# Task statement
After finding the line with "Fototapeta na wymiar" in the entries below, retype exactly each line from there through the line with "Hotel room with", including that final line.

Segment Start: Working data

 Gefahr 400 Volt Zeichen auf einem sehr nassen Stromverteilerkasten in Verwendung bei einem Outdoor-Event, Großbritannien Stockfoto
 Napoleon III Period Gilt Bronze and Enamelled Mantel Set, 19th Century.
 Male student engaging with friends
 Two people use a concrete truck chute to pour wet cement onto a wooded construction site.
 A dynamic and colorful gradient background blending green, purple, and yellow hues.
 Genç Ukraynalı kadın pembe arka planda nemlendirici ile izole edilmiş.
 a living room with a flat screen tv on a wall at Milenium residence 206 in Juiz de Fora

Segment End: Working data
Segment Start: Working data

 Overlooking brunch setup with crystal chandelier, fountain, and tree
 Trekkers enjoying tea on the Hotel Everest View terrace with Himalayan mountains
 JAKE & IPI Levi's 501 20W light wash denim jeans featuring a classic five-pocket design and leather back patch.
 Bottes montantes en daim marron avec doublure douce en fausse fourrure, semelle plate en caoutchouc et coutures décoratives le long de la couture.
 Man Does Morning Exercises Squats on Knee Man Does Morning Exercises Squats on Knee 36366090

Segment End: Working data
Segment Start: Working data

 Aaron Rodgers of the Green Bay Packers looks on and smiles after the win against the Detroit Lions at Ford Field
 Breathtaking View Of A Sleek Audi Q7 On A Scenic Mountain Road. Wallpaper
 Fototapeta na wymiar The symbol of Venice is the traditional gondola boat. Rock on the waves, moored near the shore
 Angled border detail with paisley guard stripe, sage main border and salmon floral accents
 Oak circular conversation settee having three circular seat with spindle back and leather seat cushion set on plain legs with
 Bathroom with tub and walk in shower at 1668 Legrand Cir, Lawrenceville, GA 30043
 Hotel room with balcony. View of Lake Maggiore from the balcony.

Segment End: Working data

# Written answer
 Fototapeta na wymiar The symbol of Venice is the traditional gondola boat. Rock on the waves, moored near the shore
 Angled border detail with paisley guard stripe, sage main border and salmon floral accents
 Oak circular conversation settee having three circular seat with spindle back and leather seat cushion set on plain legs with
 Bathroom with tub and walk in shower at 1668 Legrand Cir, Lawrenceville, GA 30043
 Hotel room with balcony. View of Lake Maggiore from the balcony.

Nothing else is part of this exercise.